The Esterbrook Radio Pen #988 was a remake of the best-selling #788 Oval Point pen, with a firm, rounded medium point, excellent ink capacity, and ease of use for beginners. The Radio Pen version is finished in reflective chrome, unlike earlier Esterbrook pens that were typically steel-grey or pale bronze in color.
Because this was one of Esterbrook's most popular pens, we sort our stock by vintage and offer you a choice between the different versions produced throughout the company's history. Before 1940, the #988 Radio Pen was hand-ground, and these pens are regarded as more consistent and a bit more flexible. After 1940, Esterbrook switched to groove-stamping, an automated process. The newer nibs are more commonly found today, and they are still superior to most modern alternatives.
Thanks to the protective coating applied to all dip pens (even new ones produced today), these 80-year-old pens are in excellent vintage condition. They've been checked for rust and other defects by our experts and are ready to return to service on your desk.
As with any dip pen, you will need to remove the protective coating so that ink will stick to the nib consistently. To remove the coating, simply dip your new pen in ink a couple of times and wipe it off. Repeat until the ink coats the nib completely and doesn't bead up. This process takes about 15 seconds and only needs to be done once, before you use the pen for the first time.
Sold individually. Made in the United States.

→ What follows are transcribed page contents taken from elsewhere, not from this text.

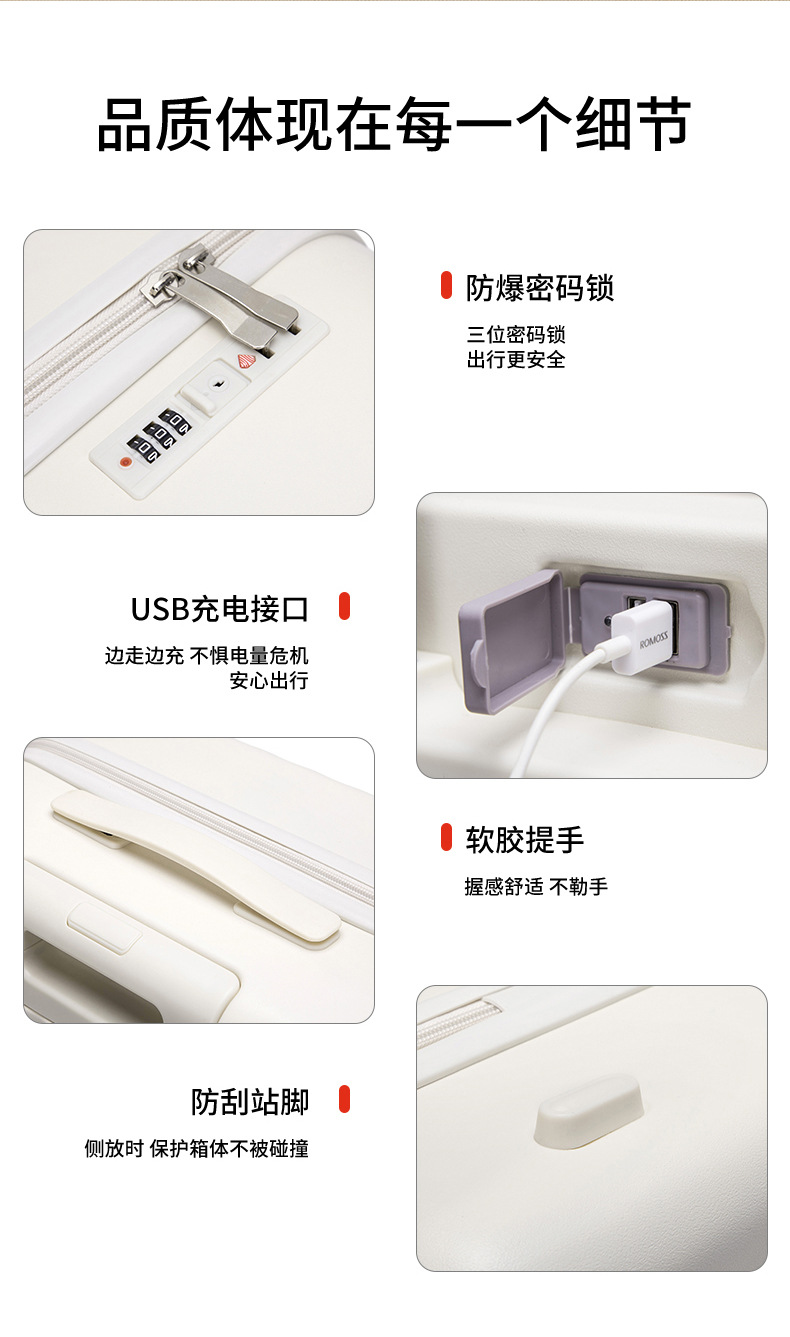 品质体现在每一个细节

防爆密码锁

三位密码锁
出行更安全

USB充电接口

边走边充 不惧电量危机
安心出行

ROMOSS

软胶提手

握感舒适 不勒手

防刮站脚

侧放时 保护箱体不被碰撞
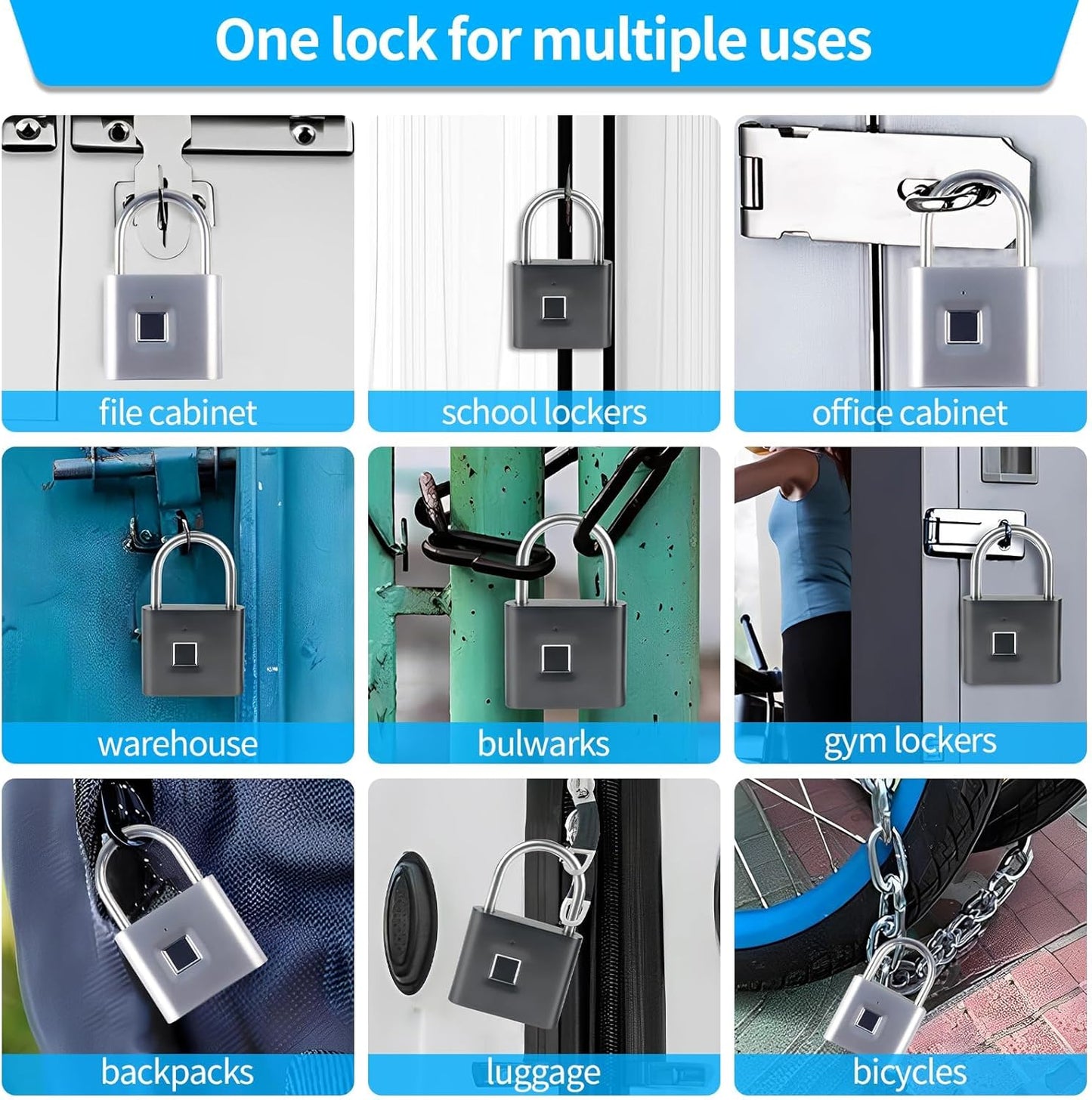 One lock for multiple uses

file cabinet

school lockers

office cabinet

warehouse

bulwarks

gym lockers

backpacks

luggage

bicycles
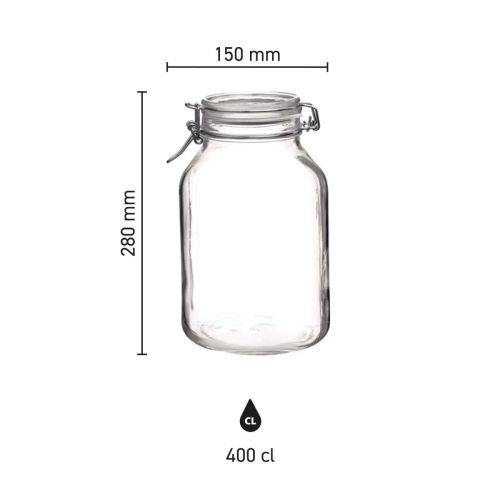 150 mm

280 mm

CL

400 cl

About R: Esterbrook & Co.:
Founded in 1856, R. Esterbrook & Co. was the United States' very first manufacturer of steel dip pens. Formerly, these important 19th century tools had to be imported from Europe, but Richard Esterbrook brought expertise and craftspeople from England and opened a factory in Philadelphia.
For over 100 years until the company finally went out of business in 1970, Esterbrook produced the finest steel pens in the country, with a level of quality and a range of shapes that would put contemporary nib manufacturers to shame. Whenever we're able to get our hands on a vintage batch of Esterbrook pens, we're excited to offer them to you. Supplies, of course, are limited.